:: ARBEITSAUFTRÄGE ::
a – Auf welchen Betrag sind im Urteilstext die Kosten des Revisionsverfahrens bestimmt?
b – Bitte schreib aus dem Urteilstext den Abschnitt von „Die klagenden Parteien“ bis einschließlich „Exekution zu bezahlen.“ wortgetreu ab.
c – Entscheide für jede Aussage, ob sie mit dem Urteilstext übereinstimmt. Antworte jeweils mit Ja oder Nein und zitiere die ausschlaggebenden Worte wörtlich.
(i) Der Revision wurde Folge gegeben.
(ii) Die klagenden Parteien werden von Dr. Karl Zingher vertreten.
(iii) Die Kosten des Revisionsverfahrens sind binnen 14 Tagen zu bezahlen.

##### VORGELEGTER TEXT #####

Der Oberste Gerichtshof hat als Revisionsgericht durch den Senatspräsidenten des Obersten Gerichtshofes Dr. Schragel als Vorsitzenden und durch die Hofräte des Obersten Gerichtshofes Dr. Schubert, Dr. Hofmann, Dr. Schlosser und Dr. Graf als weitere Richter in der Rechtssache der klagenden Parteien 1.) Elfriede R***, Private, Wien 5., Wiedner Hauptstraße 150, 2.) Christine H***, Private, Wien 19., Unterer Schreiberweg 55, beide vertreten durch Dr. Karl Zingher, Rechtsanwalt in Wien, wider die beklagte Partei Komm.Rat Kurt S***, Kaufmann, Wien 19., Eichelhofstraße 6, vertreten durch Dr. Hans Frieders, Dr. Christian Tassul, Dr. Georg Frieders, Rechtsanwälte in Wien, wegen Aufkündigung, infolge Revision der klagenden Parteien gegen das Urteil des Landesgerichtes für ZRS Wien als Berufungsgerichtes vom 28. Dezember 1988, GZ 48 R 506/88-10, womit infolge Berufung der klagenden Parteien das Urteil des Bezirksgerichtes Innere Stadt Wien vom 10. Juni 1988, GZ 48 C 115/88y-6, bestätigt wurde, in nichtöffentlicher Sitzung zu Recht erkannt:

Spruch

Der Revision wird nicht Folge gegeben.

Die klagenden Parteien sind zur ungeteilten Hand schuldig, der beklagten Partei die mit S 1.977,60 bestimmten Kosten des Revisionsverfahrens (darin enthalten S 329,60 Umsatzsteuer) binnen 14 Tagen bei Exekution zu bezahlen.

##### EXTRAHIERTE DATENSÄTZE #####

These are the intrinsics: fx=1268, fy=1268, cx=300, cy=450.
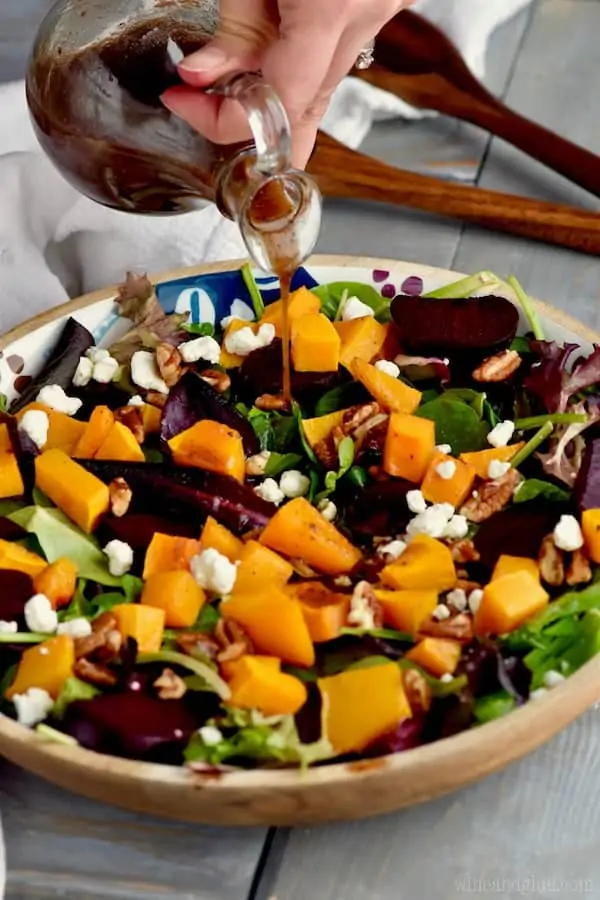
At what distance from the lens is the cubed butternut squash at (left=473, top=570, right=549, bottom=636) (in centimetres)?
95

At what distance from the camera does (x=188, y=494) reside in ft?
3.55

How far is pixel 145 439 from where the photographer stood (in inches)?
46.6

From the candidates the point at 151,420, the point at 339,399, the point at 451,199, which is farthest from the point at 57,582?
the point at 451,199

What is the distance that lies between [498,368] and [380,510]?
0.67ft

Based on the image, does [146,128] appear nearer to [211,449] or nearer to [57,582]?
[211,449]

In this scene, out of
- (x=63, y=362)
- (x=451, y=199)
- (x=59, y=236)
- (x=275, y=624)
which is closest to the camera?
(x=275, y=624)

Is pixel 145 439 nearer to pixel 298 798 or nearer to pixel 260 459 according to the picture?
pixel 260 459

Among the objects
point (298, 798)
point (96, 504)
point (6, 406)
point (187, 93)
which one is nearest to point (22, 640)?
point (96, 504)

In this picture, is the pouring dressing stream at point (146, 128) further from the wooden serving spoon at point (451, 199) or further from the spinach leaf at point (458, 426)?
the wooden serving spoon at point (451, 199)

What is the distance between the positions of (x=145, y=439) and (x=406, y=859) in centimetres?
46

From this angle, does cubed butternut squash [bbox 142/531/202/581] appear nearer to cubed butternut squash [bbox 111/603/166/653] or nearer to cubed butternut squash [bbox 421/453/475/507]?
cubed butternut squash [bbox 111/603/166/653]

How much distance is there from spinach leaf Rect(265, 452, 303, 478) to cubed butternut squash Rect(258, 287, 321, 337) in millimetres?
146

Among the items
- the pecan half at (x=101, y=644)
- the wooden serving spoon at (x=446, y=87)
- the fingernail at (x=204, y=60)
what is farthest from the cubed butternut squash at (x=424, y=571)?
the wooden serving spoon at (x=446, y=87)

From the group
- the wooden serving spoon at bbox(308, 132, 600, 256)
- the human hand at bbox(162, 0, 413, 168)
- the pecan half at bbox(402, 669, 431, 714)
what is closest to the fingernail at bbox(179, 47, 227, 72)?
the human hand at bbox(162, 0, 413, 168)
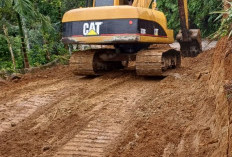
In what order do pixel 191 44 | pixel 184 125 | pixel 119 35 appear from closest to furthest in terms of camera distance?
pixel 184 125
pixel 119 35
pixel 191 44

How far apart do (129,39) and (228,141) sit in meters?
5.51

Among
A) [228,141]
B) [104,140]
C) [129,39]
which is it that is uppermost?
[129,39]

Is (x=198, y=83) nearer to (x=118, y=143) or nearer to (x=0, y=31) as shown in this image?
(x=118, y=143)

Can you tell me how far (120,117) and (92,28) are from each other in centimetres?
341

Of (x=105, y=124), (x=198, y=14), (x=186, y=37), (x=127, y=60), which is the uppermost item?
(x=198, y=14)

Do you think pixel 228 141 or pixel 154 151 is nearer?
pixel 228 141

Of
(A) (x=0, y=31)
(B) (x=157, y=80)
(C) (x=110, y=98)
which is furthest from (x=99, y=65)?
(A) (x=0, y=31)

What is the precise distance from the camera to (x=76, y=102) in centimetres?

#####

:: LÖSUNGEN JE AUFGABE ::
a – Auf S 1.977,60, darin enthalten S 329,60 Umsatzsteuer.

b –
Die klagenden Parteien sind zur ungeteilten Hand schuldig, der beklagten Partei die mit S 1.977,60 bestimmten Kosten des Revisionsverfahrens (darin enthalten S 329,60 Umsatzsteuer) binnen 14 Tagen bei Exekution zu bezahlen.

c –
(i) Nein: „Der Revision wird nicht Folge gegeben.“
(ii) Ja: „beide vertreten durch Dr. Karl Zingher, Rechtsanwalt in Wien“
(iii) Ja: „binnen 14 Tagen bei Exekution zu bezahlen“